■ **Available data**:
Start of Block

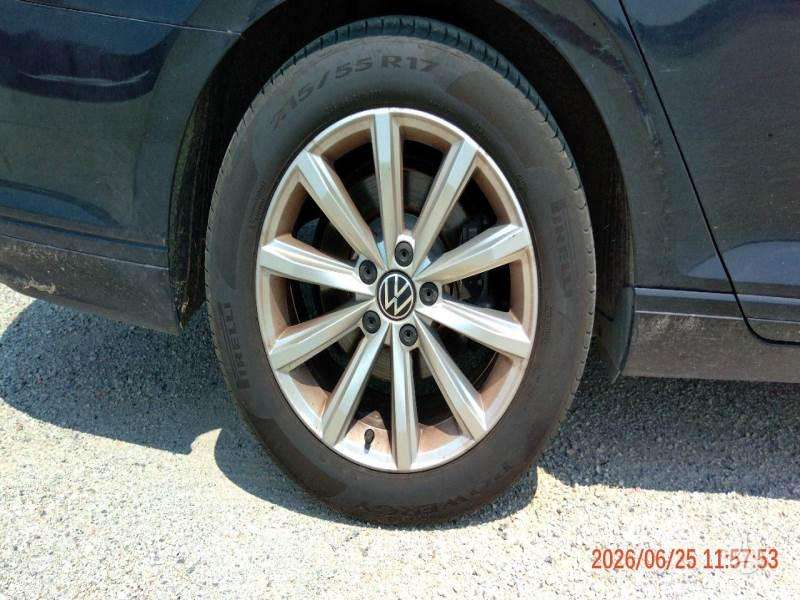 Volkswagen Passat, 2.0 l., Универсал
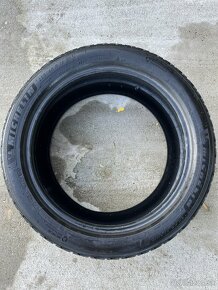 Zimné pneumatiky 225/45r18 - 255/40r18 Michelin pilot alpin - 5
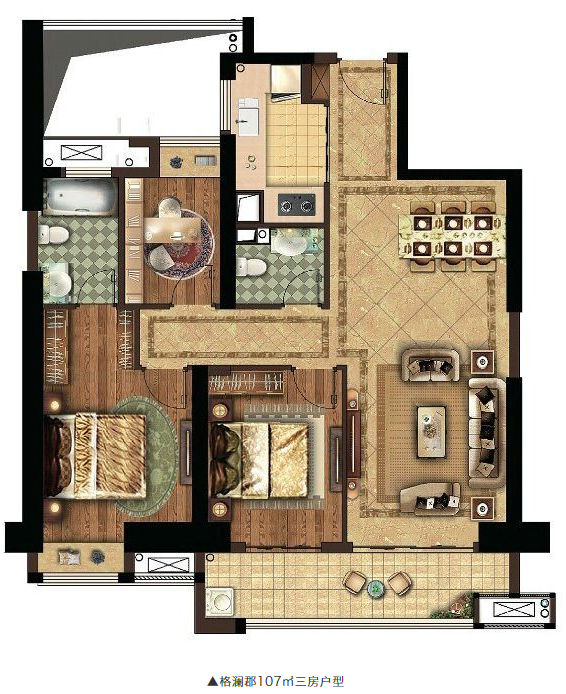 最低不到50万！总价150万内，泉州主城区就剩这些楼盘了——九房网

End of Block

■ **Work instruction**: Line by line, restate the data above exactly as it stands, minus the pictures.

■ **Your response**:
 Volkswagen Passat, 2.0 l., Универсал
 Zimné pneumatiky 225/45r18 - 255/40r18 Michelin pilot alpin - 5
 最低不到50万！总价150万内，泉州主城区就剩这些楼盘了——九房网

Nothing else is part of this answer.